ベンチの上。そこにあたしは正座で座らされていた。その前に、サングラスを取った樫本監督と寿也が腰に手を当てて仁王立ちしている。そう、あたしは今怒られている最中なのだ(っていうかなんだこのラノベみたいな説明的一人称は)。
「全く…真島が運良く通り過ぎたからなんとかなったものの…」
「ちゃんは女の子なんだよ。なのに道の真ん中で大喧嘩って君は何をやっているんだい。顔に傷でもつけたらどうするつもりだったんだい?」
「真島さんはただあの場所からとんずらしただけじゃないですか!っていうかなんで怒られてるのあたし!あたしは別に悪いことしてないですよっつーかなんで寿也まで怒ってるのあたし別に悪いことしてないもん」
「ほーそれじゃお前俺があのままほっとけばどうなってたか分からないのか」
「野球を馬鹿にされて黙ってろって言いたいんですか!あたしの事は別にいいんです。
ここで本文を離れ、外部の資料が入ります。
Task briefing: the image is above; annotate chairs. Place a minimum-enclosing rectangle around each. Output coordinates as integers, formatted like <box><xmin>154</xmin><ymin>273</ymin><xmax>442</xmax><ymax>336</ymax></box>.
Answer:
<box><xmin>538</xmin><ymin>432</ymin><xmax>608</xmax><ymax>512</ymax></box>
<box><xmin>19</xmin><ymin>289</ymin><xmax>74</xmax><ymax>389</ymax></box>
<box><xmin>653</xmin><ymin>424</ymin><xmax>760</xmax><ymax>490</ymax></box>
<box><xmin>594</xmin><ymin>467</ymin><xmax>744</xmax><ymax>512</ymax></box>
でも野球を馬鹿にされたらそりゃあお返しに股間くらい蹴ってやらなきゃ気がすまないってもんです!!!!!
だからあたしは悪いことなんてしてません!!!!!」
「「「……………」」」
「ほんとに蹴ってましたよ、コイツ」
そしてあたしはこの日の練習中ずっとベンチで正座を強いられた。別に悪いことなんてしてないのに!ただちょっと股間をスパイクで蹴りつけただけだもん!(そりゃあそりゃあ見ものでした!)